Items from a dataset:
-- start --

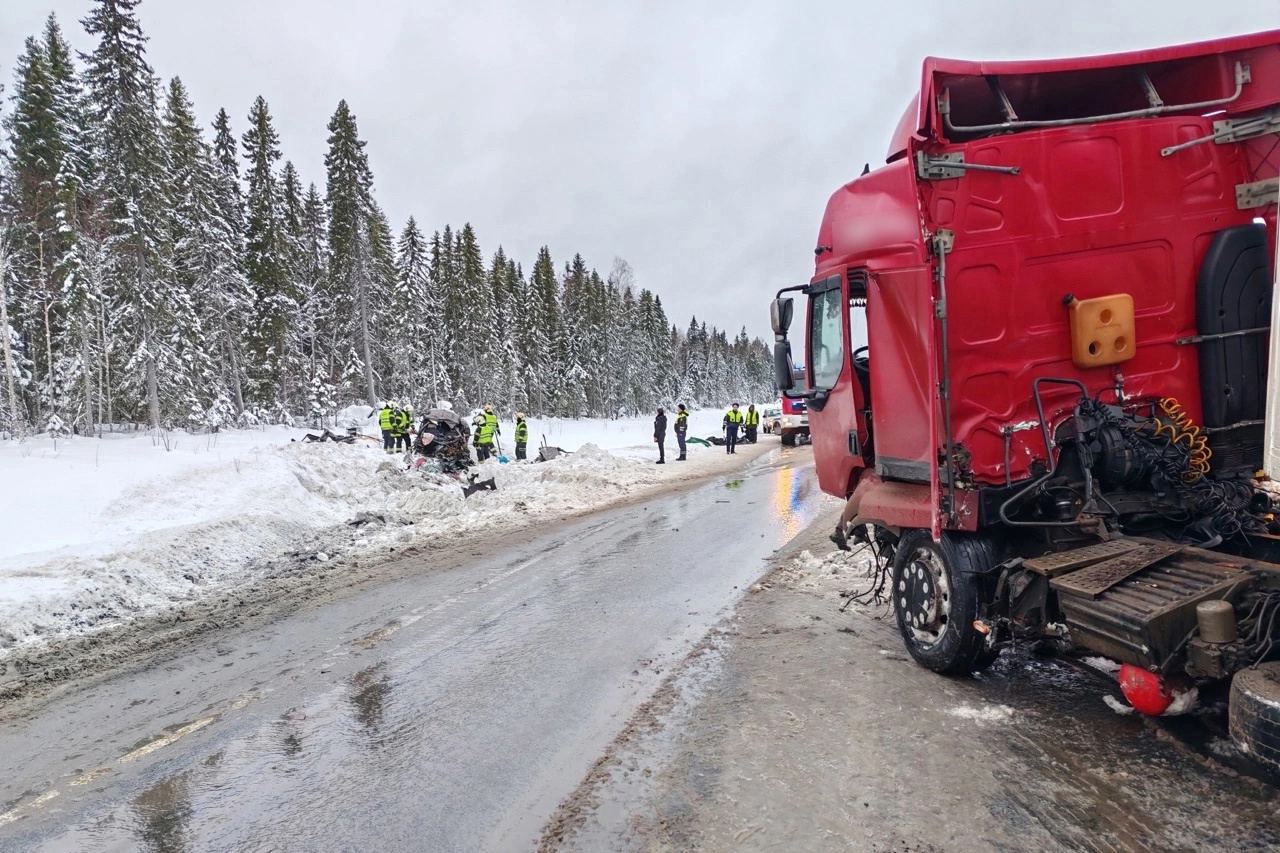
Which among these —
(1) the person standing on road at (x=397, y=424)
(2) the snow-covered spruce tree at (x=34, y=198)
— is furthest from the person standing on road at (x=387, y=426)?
(2) the snow-covered spruce tree at (x=34, y=198)

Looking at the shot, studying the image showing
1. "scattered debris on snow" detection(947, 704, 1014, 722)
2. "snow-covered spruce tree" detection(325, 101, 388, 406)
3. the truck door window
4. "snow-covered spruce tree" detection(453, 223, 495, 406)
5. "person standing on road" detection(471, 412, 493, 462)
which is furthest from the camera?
"snow-covered spruce tree" detection(453, 223, 495, 406)

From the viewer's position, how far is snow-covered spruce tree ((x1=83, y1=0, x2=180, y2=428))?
23891 mm

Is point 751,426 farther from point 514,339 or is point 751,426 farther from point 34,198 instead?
point 34,198

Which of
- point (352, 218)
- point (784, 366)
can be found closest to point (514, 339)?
point (352, 218)

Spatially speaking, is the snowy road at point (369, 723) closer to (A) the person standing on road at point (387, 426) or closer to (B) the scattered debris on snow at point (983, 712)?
(B) the scattered debris on snow at point (983, 712)

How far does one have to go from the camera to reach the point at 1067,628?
3.65 meters

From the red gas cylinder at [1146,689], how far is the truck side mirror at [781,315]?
344cm

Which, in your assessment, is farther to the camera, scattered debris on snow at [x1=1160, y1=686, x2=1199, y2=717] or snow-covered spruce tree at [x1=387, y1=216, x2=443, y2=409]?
snow-covered spruce tree at [x1=387, y1=216, x2=443, y2=409]

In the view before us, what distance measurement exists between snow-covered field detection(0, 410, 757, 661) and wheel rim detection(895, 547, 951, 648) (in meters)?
7.49

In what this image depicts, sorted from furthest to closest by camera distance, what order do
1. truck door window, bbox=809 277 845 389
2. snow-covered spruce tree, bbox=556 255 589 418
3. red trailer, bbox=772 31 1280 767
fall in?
1. snow-covered spruce tree, bbox=556 255 589 418
2. truck door window, bbox=809 277 845 389
3. red trailer, bbox=772 31 1280 767

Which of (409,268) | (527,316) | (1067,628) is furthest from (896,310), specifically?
(527,316)

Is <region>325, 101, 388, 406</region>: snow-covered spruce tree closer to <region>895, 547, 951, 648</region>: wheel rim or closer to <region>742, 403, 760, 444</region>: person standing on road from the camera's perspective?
<region>742, 403, 760, 444</region>: person standing on road

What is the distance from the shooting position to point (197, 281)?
32.6m

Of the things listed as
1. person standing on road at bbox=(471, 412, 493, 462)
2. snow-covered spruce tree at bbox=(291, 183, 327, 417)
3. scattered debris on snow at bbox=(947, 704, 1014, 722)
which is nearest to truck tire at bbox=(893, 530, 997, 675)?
scattered debris on snow at bbox=(947, 704, 1014, 722)
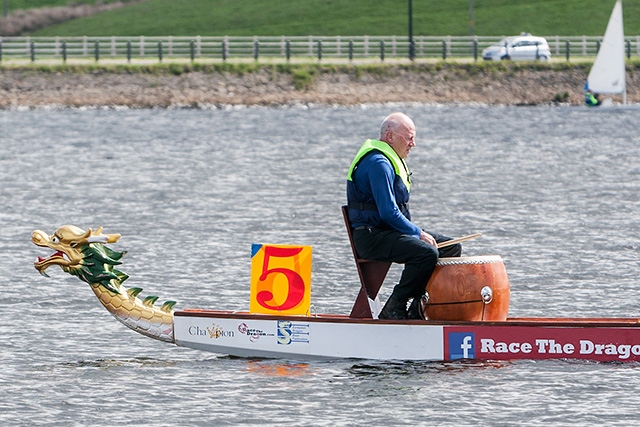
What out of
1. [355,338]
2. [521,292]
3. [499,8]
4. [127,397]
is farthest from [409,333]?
[499,8]

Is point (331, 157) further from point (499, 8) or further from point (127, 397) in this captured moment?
point (499, 8)

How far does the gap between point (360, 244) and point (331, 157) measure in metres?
30.0

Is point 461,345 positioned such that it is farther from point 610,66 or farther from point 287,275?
point 610,66

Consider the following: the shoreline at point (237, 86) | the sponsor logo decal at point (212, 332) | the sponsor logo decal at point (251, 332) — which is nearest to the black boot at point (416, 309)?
the sponsor logo decal at point (251, 332)

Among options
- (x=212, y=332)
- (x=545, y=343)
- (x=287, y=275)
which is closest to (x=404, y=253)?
(x=287, y=275)

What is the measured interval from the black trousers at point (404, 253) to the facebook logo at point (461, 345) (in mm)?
505

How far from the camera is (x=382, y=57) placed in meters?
69.4

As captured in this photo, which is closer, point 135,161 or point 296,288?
point 296,288

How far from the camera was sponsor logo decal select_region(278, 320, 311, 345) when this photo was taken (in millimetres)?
12617

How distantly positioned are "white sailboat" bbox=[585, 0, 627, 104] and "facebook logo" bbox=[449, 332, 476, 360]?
52612 millimetres

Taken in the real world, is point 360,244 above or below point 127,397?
above

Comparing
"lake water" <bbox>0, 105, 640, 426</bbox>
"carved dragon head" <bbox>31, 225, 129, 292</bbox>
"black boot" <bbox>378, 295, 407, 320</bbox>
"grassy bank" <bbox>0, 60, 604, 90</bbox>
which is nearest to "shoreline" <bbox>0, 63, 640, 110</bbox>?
"grassy bank" <bbox>0, 60, 604, 90</bbox>

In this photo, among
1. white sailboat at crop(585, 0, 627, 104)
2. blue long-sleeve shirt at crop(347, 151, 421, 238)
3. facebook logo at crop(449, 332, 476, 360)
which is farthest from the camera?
white sailboat at crop(585, 0, 627, 104)

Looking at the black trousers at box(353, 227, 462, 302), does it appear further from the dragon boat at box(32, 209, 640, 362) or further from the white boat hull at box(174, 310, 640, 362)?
the white boat hull at box(174, 310, 640, 362)
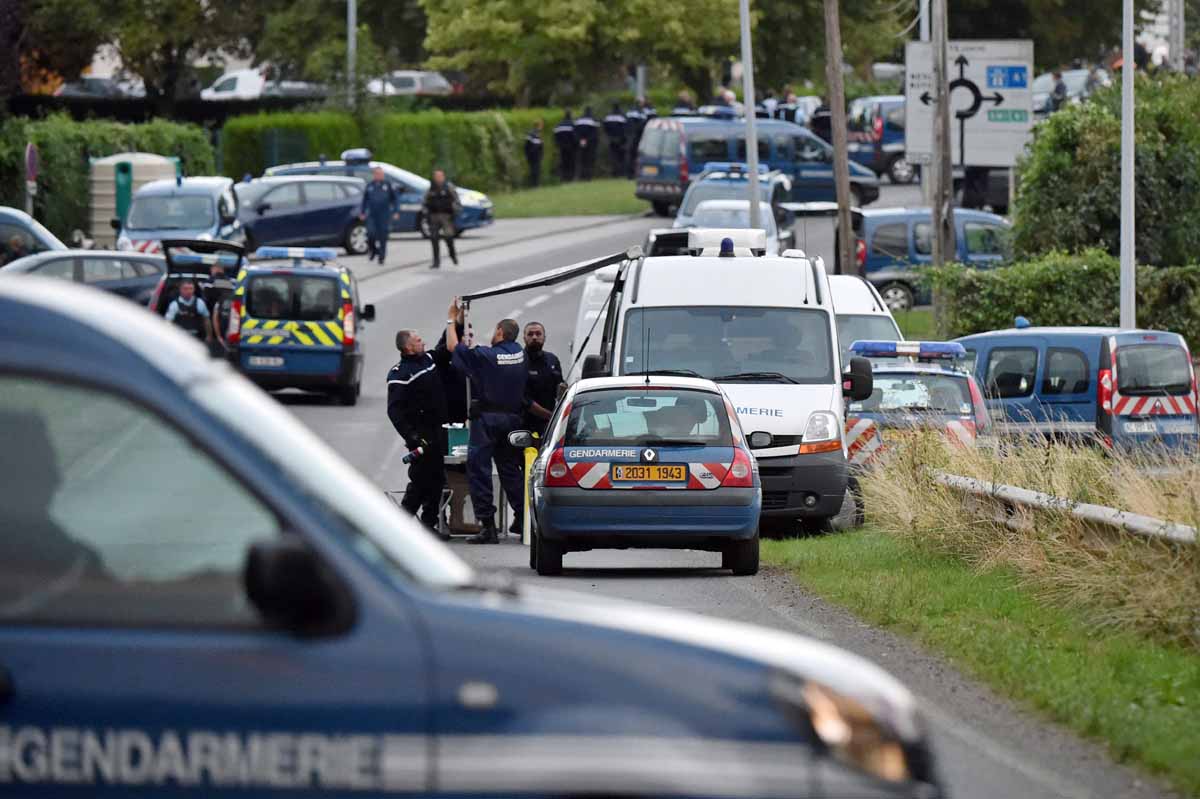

-- end --

JOB:
Render every line from the one containing "Looking at the black" through the end of the listing as a JSON list of strings, one string per line, skipping blank lines and leaving out any pictures.

RESPONSE:
[
  "Looking at the black trousers at box(353, 227, 462, 302), does it appear further from the dragon boat at box(32, 209, 640, 362) or further from the white boat hull at box(174, 310, 640, 362)?",
  "the white boat hull at box(174, 310, 640, 362)"
]